As soon as a firm grows to a size where it needs enterprise IT architecture, changes – understandably – need to have greater scrutiny, and that takes time.
Time, however, is a double-edged sword. If a change takes too long to implement, the opportunity is missed, and more agile competitors can out-flank you. Secondly, failing to make that change can lead to a resigned acceptance in the company’s culture that actively stifles innovation.
Many of these problems arise when firms think about change where all the budgets are located. It stands to reason to think that those big changes mean big budgets, but try turning this on its head: look at where the changes are most needed. This is the approach that British Cycling refers to as “marginal gains” – looking at any change that can give any margin of improvement and getting it implemented.
Starting small doesn’t mean lacking ambition.
Thinking big – winning Olympic gold – was the motivator for pursuing change that matters. Yet British Cycling didn’t turn that big ambition into a series of big infrastructure projects, like fleets of support vehicles or several new velodromes.
“By analyzing the mechanics’ area in the team truck, we discovered that dust was accumulating on the floor, undermining bike maintenance. So we painted the floor white, in order to spot any impurities. We hired a surgeon to teach our athletes about proper hand-washing so as to avoid illnesses during the competition (we also decided not to shake any hands during the Olympics). We were precise about food preparation. We brought our own mattresses and pillows so our athletes could sleep in the same posture every night.“
Sir Dave Brailsford, in Harvard Business Review
None of these changes represents a massive investment in infrastructure, but they’ve led from one medal in 76 years to multiple Olympic golds. The same approach is being taken right now by leading financial services firms. In a notable case, one London-based financial services firm did exactly this in their COVID response, reducing the usual time to configure rules and query the data from three weeks to three hours.
Like them, successful data leaders are focusing on the pain points of data quality right where they’re most keenly felt.
- In the teams who are trying to submit reports to regulators;
- By those who are responding to immediate Operational Risk issues, like the impact of COVID;
- By analytics people who are struggling to gain an edge on poor data.
In each case, they’re identifying a specific problem in one area, for example, client data used in customer communications, choosing off-the-shelf tooling that can be implemented rapidly and then simply getting on with it.

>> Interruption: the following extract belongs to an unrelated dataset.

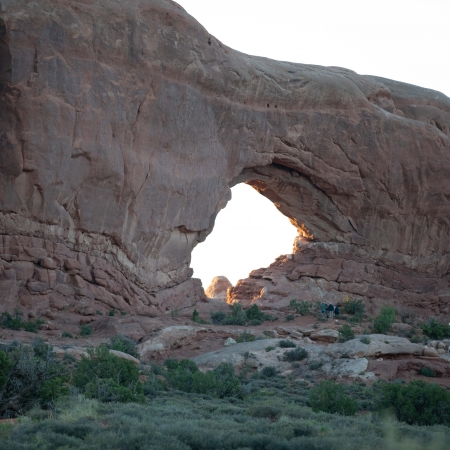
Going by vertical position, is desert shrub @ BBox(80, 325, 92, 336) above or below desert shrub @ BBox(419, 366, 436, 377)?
below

Brailsford’s team invested in paint and the time to actually paint the workshops. Data management heads are investing small sums in business user-friendly tools on one subset of data so that they can quickly achieve successes without having to overhaul the entire infrastructure of the organisation.
This kind of work means that practically speaking it is no longer a pipe-dream to reduce data quality processes that can take up many weeks down to a matter of hours. It stands to reason that by iteratively implementing these processes, in short, clearly defined sprints, the same processes that drove British Cycling to multiple golds, can yield similar rapid benefits the bigger picture of data quality at financial services firms worldwide.
What about you? Have you adopted a “marginal gains” approach to work that’s paying dividends?